EXTRAIT PROPOSÉ:
↓↓↓
La règlementation de la durée du travail, telle que fixée par le Code du travail, ne cesse d’évoluer sous l’influence de la jurisprudence.
L’un des domaines privilégiés d’intervention des juges concerne le temps de travail des cadres qui a fortement évolué ces dernières années.
Afin de préserver la santé des salariés concernés, divers gardes fous ont été mis en place, ouvrant la voie à de nouveaux contentieux, notamment en matière d’heures supplémentaires.
Les principaux champs d’intervention des juges concernent les cadres dirigeants, dont la notion a été précisée, et les forfaits jours, soumis à un contrôle des plus stricts.

-

I- Les cadres dirigeants : une catégorie précisée et limitée

Les cadres dirigeants, qui ne sont pas soumis à la réglementation de la durée du travail, sont définis par le Code du travail comme les cadres auxquels sont confiées des responsabilités dont l’importance implique une grande indépendance dans l’organisation de leur emploi du temps, habilités à prendre des décisions de façon largement autonome et qui perçoivent une rémunération se situant dans les niveaux les plus élevés des systèmes de rémunération pratiqués dans l’entreprise ou l’établissement [1].
↑↑↑
DONNÉES FOURNIES:
↓↓↓
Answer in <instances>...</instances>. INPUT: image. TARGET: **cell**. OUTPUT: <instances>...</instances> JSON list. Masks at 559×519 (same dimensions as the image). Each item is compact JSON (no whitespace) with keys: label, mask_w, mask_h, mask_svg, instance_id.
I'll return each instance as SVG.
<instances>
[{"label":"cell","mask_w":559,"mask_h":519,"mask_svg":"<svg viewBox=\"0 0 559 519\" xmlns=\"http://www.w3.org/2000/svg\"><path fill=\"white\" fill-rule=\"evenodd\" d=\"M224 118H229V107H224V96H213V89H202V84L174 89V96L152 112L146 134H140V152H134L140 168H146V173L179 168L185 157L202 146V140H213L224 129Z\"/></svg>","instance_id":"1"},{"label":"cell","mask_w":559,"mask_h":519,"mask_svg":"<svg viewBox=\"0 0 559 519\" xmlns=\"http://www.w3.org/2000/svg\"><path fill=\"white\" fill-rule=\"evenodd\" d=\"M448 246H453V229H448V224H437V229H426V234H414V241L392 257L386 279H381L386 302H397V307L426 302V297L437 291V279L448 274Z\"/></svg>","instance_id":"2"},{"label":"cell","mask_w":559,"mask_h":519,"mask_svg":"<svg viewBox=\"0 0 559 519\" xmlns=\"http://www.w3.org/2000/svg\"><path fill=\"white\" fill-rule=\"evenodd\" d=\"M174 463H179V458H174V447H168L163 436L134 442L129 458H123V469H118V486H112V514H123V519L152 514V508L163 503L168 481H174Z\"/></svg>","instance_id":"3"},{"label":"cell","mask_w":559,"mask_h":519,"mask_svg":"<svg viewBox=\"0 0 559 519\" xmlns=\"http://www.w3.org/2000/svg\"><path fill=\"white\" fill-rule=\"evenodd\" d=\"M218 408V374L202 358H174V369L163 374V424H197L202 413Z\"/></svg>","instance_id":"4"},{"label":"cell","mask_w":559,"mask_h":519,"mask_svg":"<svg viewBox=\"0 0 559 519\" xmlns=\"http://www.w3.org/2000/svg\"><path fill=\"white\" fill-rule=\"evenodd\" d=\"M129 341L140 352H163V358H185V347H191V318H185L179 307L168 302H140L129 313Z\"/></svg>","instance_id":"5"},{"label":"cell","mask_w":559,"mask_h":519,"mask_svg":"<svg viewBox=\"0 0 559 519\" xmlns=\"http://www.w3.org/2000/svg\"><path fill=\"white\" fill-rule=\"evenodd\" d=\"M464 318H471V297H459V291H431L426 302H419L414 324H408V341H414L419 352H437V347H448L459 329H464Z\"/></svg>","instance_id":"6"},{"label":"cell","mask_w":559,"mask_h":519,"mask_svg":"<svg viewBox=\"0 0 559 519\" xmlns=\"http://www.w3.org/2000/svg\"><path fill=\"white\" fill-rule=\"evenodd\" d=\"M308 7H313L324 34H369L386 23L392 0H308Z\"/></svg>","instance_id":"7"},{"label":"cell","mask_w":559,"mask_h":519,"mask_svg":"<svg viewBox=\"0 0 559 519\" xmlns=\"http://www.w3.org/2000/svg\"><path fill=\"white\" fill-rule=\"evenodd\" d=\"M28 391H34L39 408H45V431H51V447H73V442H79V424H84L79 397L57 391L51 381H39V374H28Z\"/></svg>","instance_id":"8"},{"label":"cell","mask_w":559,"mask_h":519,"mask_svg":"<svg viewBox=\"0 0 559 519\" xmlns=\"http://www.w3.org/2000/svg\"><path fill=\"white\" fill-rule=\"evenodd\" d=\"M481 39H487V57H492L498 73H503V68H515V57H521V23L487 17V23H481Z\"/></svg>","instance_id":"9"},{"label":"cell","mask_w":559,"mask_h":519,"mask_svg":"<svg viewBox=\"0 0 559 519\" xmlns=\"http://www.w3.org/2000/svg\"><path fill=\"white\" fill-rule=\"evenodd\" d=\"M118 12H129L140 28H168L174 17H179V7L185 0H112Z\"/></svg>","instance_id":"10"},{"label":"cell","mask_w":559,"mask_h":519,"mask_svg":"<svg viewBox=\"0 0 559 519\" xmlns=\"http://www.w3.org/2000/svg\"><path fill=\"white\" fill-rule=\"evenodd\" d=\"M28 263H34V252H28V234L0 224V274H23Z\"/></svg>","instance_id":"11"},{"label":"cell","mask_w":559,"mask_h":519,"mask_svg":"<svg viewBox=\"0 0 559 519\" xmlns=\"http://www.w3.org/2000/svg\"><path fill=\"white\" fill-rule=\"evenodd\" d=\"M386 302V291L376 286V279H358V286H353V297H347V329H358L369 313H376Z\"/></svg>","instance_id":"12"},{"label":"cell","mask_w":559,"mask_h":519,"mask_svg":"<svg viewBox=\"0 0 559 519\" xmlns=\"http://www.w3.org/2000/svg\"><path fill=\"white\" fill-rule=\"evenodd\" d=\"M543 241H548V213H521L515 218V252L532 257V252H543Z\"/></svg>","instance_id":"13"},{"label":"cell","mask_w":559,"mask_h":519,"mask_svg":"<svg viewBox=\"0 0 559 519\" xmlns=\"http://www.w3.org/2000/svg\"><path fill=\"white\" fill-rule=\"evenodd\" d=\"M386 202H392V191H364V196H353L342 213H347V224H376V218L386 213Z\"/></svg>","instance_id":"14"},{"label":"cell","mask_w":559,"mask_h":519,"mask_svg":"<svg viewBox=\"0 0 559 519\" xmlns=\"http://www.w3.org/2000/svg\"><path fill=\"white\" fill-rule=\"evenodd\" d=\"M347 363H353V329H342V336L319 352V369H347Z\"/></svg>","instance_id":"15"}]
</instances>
↑↑↑
OBJECTIF:
Répondez brièvement à partir de l'extrait proposé :
(a) Sous l'influence de quoi la réglementation de la durée du travail ne cesse-t-elle d'évoluer ?
(b) Quels sont les principaux champs d'intervention des juges ?
(c) Où se situe la rémunération des cadres dirigeants selon la définition du Code du travail ?
Les données forment un matériel distinct de l'extrait proposé.

RÉPONSE ATTENDUE:
(a) De la jurisprudence.
(b) Les cadres dirigeants et les forfaits jours.
(c) Dans les niveaux les plus élevés des systèmes de rémunération pratiqués dans l'entreprise ou l'établissement.